I then brought up the subject of the make-up effects footage mentioned earlier. Lawrence hadn’t seen it, but my mention of it prompted him to describe what happened when shooting began on I Am Legend in 2006.
“I wanted to do it with real people in the beginning,” Lawrence said. “We actually cast this huge group of people, like, 50 dancers and parkour guys. And we shaved their heads and they worked with movement coaches and we created this behaviour for everybody. And we built these suits, this guy called Christien Tinsley built them.
“We actually started to shoot with them. Second unit started first, and we were doing stuff with them running across Washington Square Park towards the house, and I was really worried about it, because they needed to be fast, and we were going to have to augment them and duplicate them. They had to be aggressive, and I just wasn’t convinced it was going to work.
“When I saw the dailies, I broke out into a cold sweat. They were very pale, and covered in this chalky powder to protect their skin, which was a really interesting concept, but it looked like a bunch of mime artists running across Washington Square Park. It didn’t work at all.”
It was then that the decision was made to realise the Dark Seekers using computer graphics, a process that wouldn’t be without pitfalls of its own.
“And one night, we shut that all down and decided we were going to go for CG. We basically postponed anything we were going to shoot with creatures until much later. We went to a whole other design process. We used the same actors, but now they were in these speed skater suits with dots, and it was all performance capture, which would be translated to these things.”

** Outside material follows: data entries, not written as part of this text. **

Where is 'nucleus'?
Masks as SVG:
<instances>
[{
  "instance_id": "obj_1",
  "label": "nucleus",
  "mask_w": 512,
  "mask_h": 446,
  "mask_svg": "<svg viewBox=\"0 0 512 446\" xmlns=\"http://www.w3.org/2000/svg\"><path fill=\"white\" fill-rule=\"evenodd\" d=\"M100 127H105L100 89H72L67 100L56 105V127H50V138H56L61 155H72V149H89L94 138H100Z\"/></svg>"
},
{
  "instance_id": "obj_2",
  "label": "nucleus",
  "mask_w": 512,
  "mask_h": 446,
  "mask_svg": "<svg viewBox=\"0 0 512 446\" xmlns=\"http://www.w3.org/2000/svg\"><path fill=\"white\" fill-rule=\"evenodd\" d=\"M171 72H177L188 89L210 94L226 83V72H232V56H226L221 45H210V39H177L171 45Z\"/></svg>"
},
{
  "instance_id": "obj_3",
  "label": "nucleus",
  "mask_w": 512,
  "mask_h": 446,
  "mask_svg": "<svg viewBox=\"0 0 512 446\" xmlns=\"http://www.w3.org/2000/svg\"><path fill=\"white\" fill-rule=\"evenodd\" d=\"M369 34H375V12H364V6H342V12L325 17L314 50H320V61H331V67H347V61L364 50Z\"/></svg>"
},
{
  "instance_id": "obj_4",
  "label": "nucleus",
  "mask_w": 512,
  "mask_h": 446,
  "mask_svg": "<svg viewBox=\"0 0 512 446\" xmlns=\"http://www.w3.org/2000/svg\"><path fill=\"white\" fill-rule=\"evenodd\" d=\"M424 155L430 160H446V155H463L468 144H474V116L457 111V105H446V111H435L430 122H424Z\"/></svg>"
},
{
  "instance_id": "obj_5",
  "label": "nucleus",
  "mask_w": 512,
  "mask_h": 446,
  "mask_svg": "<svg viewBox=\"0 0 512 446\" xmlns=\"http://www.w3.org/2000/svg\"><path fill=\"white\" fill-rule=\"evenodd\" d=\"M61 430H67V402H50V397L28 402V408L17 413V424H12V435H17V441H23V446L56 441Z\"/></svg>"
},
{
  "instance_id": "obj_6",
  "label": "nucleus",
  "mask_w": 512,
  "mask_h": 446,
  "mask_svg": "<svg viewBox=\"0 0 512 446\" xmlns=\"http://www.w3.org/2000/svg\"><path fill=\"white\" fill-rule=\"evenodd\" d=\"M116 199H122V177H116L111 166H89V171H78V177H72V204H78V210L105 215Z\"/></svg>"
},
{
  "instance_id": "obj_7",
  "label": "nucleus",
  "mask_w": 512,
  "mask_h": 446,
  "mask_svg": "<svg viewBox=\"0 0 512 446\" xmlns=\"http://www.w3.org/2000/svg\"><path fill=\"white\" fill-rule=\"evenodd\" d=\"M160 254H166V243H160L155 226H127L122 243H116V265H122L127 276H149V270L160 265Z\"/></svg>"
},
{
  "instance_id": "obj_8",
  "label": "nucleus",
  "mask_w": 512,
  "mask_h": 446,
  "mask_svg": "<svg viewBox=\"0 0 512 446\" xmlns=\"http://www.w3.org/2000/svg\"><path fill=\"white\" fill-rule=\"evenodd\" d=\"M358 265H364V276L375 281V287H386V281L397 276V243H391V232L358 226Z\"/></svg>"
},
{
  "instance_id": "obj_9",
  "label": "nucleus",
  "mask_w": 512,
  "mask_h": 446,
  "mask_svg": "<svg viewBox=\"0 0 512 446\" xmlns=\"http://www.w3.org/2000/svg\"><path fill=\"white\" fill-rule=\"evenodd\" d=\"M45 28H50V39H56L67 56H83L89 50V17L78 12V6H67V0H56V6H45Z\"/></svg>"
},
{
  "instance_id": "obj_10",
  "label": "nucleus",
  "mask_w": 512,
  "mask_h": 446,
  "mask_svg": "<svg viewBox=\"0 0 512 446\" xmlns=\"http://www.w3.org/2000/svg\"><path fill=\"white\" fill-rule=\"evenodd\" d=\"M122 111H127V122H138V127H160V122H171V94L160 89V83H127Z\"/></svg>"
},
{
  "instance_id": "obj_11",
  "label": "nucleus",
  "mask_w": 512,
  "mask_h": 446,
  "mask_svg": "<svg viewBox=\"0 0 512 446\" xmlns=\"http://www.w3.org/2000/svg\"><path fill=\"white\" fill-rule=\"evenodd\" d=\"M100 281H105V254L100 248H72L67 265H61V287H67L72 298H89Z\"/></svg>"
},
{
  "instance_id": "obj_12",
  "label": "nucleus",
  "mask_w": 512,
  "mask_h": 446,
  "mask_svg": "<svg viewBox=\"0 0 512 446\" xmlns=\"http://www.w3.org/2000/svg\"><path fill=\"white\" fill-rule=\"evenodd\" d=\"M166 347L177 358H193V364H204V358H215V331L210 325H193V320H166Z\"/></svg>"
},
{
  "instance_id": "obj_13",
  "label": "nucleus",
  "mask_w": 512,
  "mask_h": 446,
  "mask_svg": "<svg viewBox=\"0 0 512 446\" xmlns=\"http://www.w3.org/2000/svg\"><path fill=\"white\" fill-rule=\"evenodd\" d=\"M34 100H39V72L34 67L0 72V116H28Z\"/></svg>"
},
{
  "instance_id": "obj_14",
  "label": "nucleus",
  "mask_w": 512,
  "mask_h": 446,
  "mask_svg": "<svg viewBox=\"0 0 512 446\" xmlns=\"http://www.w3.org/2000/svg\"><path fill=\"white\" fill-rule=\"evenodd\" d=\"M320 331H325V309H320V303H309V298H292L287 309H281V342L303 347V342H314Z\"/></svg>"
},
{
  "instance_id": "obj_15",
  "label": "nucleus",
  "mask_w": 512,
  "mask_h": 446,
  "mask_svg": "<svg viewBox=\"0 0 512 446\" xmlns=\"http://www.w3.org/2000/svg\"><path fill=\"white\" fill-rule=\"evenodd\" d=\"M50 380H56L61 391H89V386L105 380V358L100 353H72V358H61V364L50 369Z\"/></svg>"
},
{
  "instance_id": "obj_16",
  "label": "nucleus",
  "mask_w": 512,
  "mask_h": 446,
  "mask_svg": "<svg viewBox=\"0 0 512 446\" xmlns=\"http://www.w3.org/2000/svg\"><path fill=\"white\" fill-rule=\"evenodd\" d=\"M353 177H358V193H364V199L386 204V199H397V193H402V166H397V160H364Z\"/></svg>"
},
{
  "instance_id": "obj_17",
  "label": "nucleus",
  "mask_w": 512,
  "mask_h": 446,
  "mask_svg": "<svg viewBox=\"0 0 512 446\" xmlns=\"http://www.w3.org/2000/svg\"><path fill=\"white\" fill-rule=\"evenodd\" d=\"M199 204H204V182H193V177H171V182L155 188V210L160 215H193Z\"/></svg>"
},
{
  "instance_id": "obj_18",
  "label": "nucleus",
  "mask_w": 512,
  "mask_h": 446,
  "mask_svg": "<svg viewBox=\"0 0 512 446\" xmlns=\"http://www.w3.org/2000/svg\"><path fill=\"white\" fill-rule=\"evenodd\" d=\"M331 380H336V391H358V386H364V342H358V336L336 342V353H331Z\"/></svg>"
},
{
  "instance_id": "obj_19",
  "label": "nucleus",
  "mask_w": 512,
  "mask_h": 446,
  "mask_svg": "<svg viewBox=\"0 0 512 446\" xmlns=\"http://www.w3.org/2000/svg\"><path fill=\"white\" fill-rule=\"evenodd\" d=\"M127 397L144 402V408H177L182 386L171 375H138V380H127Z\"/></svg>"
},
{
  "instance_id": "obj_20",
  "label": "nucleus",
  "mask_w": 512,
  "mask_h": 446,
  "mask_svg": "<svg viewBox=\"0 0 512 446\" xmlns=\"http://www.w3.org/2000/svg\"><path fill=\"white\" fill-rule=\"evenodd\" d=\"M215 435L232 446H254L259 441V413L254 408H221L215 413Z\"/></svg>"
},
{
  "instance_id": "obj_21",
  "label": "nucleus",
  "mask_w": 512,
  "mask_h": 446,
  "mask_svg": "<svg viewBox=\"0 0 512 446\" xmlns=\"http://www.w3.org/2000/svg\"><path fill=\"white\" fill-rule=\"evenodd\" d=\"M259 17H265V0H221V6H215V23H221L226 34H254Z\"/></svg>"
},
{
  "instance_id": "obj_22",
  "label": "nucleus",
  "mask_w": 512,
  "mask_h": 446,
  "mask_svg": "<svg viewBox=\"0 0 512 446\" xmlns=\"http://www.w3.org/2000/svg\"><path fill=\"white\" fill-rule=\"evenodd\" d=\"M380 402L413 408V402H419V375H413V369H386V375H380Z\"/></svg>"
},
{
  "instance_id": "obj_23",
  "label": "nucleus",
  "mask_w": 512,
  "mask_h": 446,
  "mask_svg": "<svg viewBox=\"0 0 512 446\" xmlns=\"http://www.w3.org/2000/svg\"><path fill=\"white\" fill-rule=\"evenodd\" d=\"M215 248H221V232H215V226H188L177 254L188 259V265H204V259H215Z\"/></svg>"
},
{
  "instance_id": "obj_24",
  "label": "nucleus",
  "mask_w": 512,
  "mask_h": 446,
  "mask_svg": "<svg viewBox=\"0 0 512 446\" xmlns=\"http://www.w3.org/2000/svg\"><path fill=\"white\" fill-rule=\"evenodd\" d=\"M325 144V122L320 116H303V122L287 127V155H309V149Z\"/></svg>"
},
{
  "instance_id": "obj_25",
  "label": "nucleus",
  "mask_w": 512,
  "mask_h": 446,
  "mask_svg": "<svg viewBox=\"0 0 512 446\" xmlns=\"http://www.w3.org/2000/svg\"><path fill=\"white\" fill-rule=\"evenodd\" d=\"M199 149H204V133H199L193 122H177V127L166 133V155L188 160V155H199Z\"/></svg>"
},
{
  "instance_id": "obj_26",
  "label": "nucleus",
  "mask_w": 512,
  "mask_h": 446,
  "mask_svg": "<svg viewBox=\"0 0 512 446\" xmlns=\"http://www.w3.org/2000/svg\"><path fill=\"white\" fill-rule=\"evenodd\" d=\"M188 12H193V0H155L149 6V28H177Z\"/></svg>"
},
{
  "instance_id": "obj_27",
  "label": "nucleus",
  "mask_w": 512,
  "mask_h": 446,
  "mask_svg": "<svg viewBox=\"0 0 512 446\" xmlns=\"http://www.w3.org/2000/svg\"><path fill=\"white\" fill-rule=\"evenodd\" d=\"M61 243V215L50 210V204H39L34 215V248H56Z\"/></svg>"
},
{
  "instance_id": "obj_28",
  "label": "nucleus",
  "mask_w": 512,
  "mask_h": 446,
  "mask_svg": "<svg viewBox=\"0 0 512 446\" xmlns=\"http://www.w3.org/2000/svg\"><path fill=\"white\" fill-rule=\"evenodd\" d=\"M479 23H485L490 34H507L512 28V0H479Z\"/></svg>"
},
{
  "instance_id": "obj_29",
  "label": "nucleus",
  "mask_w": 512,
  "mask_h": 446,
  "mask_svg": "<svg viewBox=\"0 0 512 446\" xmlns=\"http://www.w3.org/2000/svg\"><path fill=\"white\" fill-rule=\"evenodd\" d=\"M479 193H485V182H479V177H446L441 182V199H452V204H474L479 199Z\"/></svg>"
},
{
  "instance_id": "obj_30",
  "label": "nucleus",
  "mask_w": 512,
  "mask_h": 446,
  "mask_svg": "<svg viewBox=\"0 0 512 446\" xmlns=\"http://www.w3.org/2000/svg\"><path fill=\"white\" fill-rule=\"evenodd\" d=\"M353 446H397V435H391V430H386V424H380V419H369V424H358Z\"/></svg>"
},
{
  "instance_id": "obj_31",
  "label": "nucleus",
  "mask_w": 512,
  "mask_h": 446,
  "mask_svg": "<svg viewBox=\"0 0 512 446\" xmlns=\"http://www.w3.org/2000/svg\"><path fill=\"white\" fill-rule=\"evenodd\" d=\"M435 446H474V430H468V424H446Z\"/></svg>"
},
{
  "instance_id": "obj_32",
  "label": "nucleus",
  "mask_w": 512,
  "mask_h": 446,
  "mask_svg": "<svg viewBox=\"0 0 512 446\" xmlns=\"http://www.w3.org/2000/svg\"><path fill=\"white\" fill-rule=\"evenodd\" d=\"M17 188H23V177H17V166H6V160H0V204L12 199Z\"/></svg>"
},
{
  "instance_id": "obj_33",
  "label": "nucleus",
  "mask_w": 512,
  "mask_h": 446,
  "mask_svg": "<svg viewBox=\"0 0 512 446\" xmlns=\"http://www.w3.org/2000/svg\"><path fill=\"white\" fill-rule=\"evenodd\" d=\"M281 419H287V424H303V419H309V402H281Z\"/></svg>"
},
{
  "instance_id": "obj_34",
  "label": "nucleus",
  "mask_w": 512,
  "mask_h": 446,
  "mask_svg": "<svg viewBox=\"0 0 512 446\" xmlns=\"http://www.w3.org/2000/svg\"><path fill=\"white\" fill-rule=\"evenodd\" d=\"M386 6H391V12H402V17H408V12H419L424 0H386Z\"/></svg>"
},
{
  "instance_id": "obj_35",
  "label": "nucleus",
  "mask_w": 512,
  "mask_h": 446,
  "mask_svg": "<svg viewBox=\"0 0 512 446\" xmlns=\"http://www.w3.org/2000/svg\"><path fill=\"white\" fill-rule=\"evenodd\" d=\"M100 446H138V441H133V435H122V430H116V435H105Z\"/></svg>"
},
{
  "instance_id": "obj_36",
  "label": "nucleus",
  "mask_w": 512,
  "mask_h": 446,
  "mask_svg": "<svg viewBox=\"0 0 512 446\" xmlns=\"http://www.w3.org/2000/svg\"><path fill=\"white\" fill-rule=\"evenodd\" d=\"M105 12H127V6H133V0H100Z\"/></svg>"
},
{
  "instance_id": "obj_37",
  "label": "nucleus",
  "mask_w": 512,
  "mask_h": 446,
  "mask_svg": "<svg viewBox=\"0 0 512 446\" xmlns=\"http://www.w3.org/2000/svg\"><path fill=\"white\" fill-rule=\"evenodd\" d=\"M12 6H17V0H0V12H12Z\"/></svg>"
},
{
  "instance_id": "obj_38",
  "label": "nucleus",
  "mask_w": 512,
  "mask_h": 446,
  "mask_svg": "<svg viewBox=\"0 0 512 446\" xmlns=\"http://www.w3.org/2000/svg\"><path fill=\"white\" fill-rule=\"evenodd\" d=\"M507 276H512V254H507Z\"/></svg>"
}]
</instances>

Sadly, the final rush to complete the film resulted in the variable effects work in the final cut. Had the production been granted another few months to work on the CG, Lawrence argues, I Am Legend may have been a very different looking film.
“It was better than doing the live versions at that time, because it didn’t work, but we needed six more months on the post end to get all the visual effects right,” Lawrence said. “Because there were some close-ups that were stunning, and then you get some shots that I never got right, and it just fucking blows it. It just kills it. And it’s just, like, one of the big downfalls for me, with that movie, personally, was with the visual effects.”
Dodgy effects weren’t, of course, the sole problem with I Am Legend, and here, too, Lawrence was refreshingly candid about the film’s shortcomings.
“If you want to go even deeper into it, part of the problem was, if you look at the movie, the most effective part of the film is the scene where he [Will Smith’s character] goes into the dark building, because you never see [Dark Seekers].
“And the truth is, if you go all the way back to the great creature movies like Alien, the best thing is, you never see them. As soon as you get into the back third of the movie, and there’s this huge horde of creatures you’ve already seen that aren’t scary any more.
“I think that’s also one of the mistakes. They should have just been hidden. They should have been much more hidden in shadows, and barely getting a sense of movement. It would have been much more viscerally scary.”